ISTRUZIONI DEL COMPITO: Filtra le righe qui sotto e copia ognuna di quelle che contengono la parola "figurine". Conta la distinzione tra maiuscole e minuscole.

DATI ESTRATTI:
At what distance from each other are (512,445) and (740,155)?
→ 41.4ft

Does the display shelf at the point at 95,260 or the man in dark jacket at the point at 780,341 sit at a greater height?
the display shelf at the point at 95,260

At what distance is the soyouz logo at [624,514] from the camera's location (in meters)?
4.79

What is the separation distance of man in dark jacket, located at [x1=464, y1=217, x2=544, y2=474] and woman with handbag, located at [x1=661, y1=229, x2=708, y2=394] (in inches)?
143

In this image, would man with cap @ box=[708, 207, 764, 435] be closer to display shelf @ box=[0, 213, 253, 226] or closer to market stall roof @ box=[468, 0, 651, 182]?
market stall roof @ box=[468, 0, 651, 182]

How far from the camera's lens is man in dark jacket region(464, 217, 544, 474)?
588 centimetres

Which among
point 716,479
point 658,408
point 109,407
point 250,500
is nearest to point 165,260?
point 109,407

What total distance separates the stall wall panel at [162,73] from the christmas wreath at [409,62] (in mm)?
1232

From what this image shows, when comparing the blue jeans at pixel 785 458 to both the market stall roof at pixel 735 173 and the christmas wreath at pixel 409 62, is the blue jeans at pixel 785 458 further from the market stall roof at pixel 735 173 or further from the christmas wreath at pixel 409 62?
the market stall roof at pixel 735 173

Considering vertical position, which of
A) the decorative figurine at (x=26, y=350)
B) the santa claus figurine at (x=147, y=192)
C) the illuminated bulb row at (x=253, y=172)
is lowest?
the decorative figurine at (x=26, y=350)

--

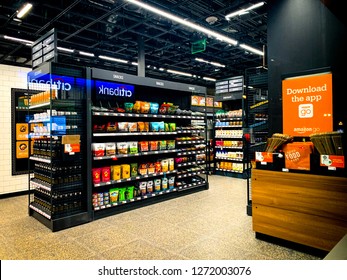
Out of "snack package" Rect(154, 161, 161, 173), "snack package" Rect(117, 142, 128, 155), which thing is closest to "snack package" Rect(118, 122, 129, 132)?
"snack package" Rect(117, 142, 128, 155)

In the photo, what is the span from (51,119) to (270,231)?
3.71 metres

SOLUZIONE ESERCIZIO:
A) the decorative figurine at (x=26, y=350)
B) the santa claus figurine at (x=147, y=192)
the decorative figurine at (x=26, y=350)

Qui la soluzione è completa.